Tadej 96 e ora il Tour
Ci si può aspettare di doversi confrontare con un campione del mondo che ha la forza di prendersi tutto, qualsiasi siano le condizioni. Tadej ieri ha messo in fila tutto il firmamento del ciclismo di oggi e si è aggiudicato la vittoria numero 8 in stagione e la 96ª in carriera. A poco più di tre settimane dall’inizio del Tour de France il messaggio al gruppo è molto chiaro. E dire che questa è la sua prima vittoria di tappa al Delfinato. «Non mi aspettavo di vincere - ha ammesso il fuoriclasse sloveno - Ero pronto ad andare al bus dopo l’arrivo, ma non mi dispiace essere sul gradino più alto del podio. È una vittoria speciale e posso già essere contento del mio Delfinato, ma voglio vedere come andranno le gambe nella cronometro e in montagna».
Vingegaard e Van der Poel
È stato Jonas Vingegaard a provare a impedire al campione del mondo di festeggiare, costruendo l’azione decisiva che ha permesso ai cinque di testa di andarsi a misurare per la vittoria. Un bel segnale per un corridore che deve ritrovare la sua dimensione dopo la brutta caduta di un anno fa: «Sono felice di essere stato in grado di fare la differenza. Immagino sia la prima volta che finisco secondo in una volata di gruppo». Un attacco importante, il suo, che Tadej ha sofferto. Lo ammette lo sloveno: «Jonas ha messo il colpo finale in cima.
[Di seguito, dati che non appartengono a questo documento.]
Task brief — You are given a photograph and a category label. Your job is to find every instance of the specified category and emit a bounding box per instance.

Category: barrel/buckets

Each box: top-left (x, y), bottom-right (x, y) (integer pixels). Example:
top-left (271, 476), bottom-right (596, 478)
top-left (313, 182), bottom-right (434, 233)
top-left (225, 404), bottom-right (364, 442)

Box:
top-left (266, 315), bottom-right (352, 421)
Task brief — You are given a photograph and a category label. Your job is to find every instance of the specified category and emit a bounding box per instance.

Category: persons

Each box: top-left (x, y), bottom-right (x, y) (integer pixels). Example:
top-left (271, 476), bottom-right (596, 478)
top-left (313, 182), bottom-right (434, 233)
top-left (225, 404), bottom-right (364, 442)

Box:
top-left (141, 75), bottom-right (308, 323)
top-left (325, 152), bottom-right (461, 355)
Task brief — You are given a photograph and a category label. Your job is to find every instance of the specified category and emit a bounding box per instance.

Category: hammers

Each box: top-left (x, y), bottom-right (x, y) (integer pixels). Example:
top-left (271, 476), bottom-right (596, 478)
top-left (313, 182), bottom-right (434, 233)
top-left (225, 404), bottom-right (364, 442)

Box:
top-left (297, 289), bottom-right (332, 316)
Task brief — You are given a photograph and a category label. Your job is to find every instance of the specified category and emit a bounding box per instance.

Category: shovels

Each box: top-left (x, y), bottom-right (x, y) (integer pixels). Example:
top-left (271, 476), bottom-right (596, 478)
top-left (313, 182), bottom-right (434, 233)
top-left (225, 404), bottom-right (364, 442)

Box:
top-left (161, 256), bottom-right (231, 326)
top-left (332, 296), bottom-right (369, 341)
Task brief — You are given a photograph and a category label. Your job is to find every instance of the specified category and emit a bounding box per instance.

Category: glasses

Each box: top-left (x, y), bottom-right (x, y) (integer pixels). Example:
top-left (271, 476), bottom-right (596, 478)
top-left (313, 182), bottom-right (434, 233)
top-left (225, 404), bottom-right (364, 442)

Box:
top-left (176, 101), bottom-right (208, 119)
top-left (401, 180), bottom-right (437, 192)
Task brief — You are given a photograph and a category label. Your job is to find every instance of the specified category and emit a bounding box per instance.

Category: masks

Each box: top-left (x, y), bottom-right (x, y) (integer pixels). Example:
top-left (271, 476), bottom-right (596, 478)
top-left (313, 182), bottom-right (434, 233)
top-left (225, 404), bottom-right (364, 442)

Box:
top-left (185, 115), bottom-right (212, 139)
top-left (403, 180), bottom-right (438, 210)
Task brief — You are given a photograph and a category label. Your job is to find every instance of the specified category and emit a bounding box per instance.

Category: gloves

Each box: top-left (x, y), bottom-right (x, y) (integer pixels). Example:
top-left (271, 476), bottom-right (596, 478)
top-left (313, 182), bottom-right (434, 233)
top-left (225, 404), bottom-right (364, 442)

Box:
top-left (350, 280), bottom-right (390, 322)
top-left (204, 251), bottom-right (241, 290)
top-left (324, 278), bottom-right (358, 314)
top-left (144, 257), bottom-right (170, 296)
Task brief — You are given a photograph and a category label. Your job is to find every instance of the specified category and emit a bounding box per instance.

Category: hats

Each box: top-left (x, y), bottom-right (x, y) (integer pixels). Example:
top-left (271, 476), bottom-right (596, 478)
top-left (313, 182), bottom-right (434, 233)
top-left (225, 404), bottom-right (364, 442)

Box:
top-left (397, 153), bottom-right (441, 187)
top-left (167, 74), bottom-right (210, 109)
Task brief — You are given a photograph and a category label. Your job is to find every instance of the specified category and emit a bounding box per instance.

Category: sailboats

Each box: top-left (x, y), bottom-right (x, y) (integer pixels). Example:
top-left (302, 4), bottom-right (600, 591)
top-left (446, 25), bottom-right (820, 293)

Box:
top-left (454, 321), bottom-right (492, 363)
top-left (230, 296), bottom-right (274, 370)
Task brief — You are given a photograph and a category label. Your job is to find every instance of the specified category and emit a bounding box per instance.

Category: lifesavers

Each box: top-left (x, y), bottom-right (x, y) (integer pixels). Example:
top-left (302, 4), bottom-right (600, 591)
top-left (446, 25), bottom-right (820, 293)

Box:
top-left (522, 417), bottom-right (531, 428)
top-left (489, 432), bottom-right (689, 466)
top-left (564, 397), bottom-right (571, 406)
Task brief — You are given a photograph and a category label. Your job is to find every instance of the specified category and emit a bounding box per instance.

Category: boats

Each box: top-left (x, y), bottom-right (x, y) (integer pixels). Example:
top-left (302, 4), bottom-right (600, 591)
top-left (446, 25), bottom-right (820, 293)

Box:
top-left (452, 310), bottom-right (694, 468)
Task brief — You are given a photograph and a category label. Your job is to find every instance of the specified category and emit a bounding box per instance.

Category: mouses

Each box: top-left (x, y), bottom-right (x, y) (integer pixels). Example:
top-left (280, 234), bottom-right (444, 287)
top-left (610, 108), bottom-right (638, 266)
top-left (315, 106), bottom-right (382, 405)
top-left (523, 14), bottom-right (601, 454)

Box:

Mi ha fatto male, ma fortunatamente la salita era quasi finita, poi era praticamente tutta discesa fino all’arrivo e ho potuto riprendermi un po’». L’uomo da volata era Mathieu Van der Poel che però era reduce da una caduta e incassa l’abbuono. Oggi 2ª tappa da Prémilhat – Issoire, 204,6 km.